Coisas de ontem... e de hoje CII

20 de Maio de 2014
Nylton Gomes Batista

Nylton Gomes Batista

Com a observação feita, Manelão se sente no centro das atenções do grupo e prossegue nas críticas:

– Pura lorota e conversa pra boi dormir o que dizem “pró-idosos”. Vocês devem se lembrar, pois isso não foi há muito tempo: um ministro da Previdência, sob a desculpa de combate à corrupção forçou velhinhos à fila diante dos postos do INSS, para provar que estavam vivos. E a “velharada”, até mais de noventa anos, incluindo-se cegos, usuários de muletas, cadeira de rodas, teve que entrar em fila porque assim, entendeu o tal ministro, descobrir-se-ia quem estava a fraudar a Previdência Social. A verdade é que o governo impõe, à sociedade, obrigações com relação aos idosos, mas quanto à sua parte, não vai além do discurso bajulatório; ele próprio não tem consideração nenhuma com os mais velhos.

Narita interrompe a fala do Manelão:

– Ouvi contar experiências de idosos que, na boca do caixa para receber a aposentadoria, são informados de que já morreram; isso é um absurdo, não pode ser verdade.

– Pior é ser verdade mesmo – atravessa Lazinha – pois isso aconteceu com primo meu, residente no Rio. Sua esposa havia recebido alta hospitalar e, necessitando de medicamentos, o marido se apressou para receber o que o INSS lhe pagava, mensalmente, como aposentado. A moça do caixa olhou para a cara dele, pediu documento com foto, conferiu e lascou – aqui diz que o senhor já faleceu! O pobre coitado ficou sem saber o que fazer. Durante vários meses ficou sem receber, dependendo do único filho distante, também mergulhado em dificuldades.

– Isso, geralmente, acontece com pessoas dos oitenta para cima – acrescenta Tatão, confirmado por Lazinha:

– De fato, meu primo acabara de completar oitenta e um.

– Estou dizendo que esse pessoal não nos quer em cima terra, mas vocês acham que é exagero meu. Eles nivelam as aposentadorias pelo mínimo e ainda fazem pressão psicológica, para que os velhos se sintam como estorvo. Não é o meu caso e creio não ser o de nenhum de vocês, mas muita gente passa a se considerar inútil, quando entra na velhice. As maldades perpetradas pela Previdência Social fazem o resto! – completa Manelão.

– Parece-me que, casos de velhos terem pagamento bloqueado por morte presumida acontecem, com mais frequência do que se imagina – intervém Tatão – Nem tudo chega aos olhos e ouvidos da mídia! Imaginem pessoa em situação de baixa estima receber uma informação dessas.

– E não é fácil reverter a situação; provar que continua vivo é outra luta contra a morosidade e a burocracia jurídica – observa Dolores, seguida de Manelão que acrescenta:

– Pode acontecer de o infeliz “bater com o rabo na cerca” antes de provar alguma coisa e aí fica tudo certo; a mentira se torna verdade.

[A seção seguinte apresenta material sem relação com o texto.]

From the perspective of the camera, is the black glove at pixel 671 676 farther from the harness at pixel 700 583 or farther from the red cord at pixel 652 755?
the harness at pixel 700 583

– Para não cair em estado de resignação – intervém Dorinha – ou seja, aceitar tudo como normal e deixar se levar pela vontade de terceiros, defendo a investida dos velhos mais conscientes contra esse estado de coisas; não falo de resistência, o que é pouco. É necessária mais agressividade, em defesa da dignidade humana na fase final desta vida.

– É assim que se fala – apoia Tatão – E vou além; penso que chega a ser dever do idoso consciente a luta contra a inoperância e manipulação, oficiais, em desfavor de sua faixa etária. Na mesma proporção, há que combater também o conformismo dentro do seu círculo. Quem tem condições deve assumir seu papel em defesa dos demais, impossibilitados, por uma série de razões, incluindo-se a simplicidade, característica da grande maioria. O que não pode é o silêncio acomodado, conivente, subserviente diante das injustiças cometidas contra os que já deram tudo de si para que este país esteja de pé.

Dolores também se manifesta:

– É mesmo dever de todos que têm consciência da situação. Já se foi o tempo de tantos preconceitos, falsa moral e carência material, que limitavam a velhice de nossos pais e avós. Os de nossa geração devem exigir que direitos conquistados sejam respeitados, a começar por aposentadoria justa, mantida com seu poder aquisitivo original, em consonância com as contribuições ao longo da vida de trabalho.

– Ei, gente! – é a Dorinha a chamar a atenção do grupo – Toda essa discussão começou pela bronca do Tatão com relação ao termo “benefício” usado pela Previdência. Mas, ele não apresentou opção. Qual seria o termo correto, Tatão?

– Mas isso acontece, comumente, em debate como este; uma coisa puxa outra e, às vezes, se esquece de onde surgiu a polêmica. O termo correto seria “seguro social”!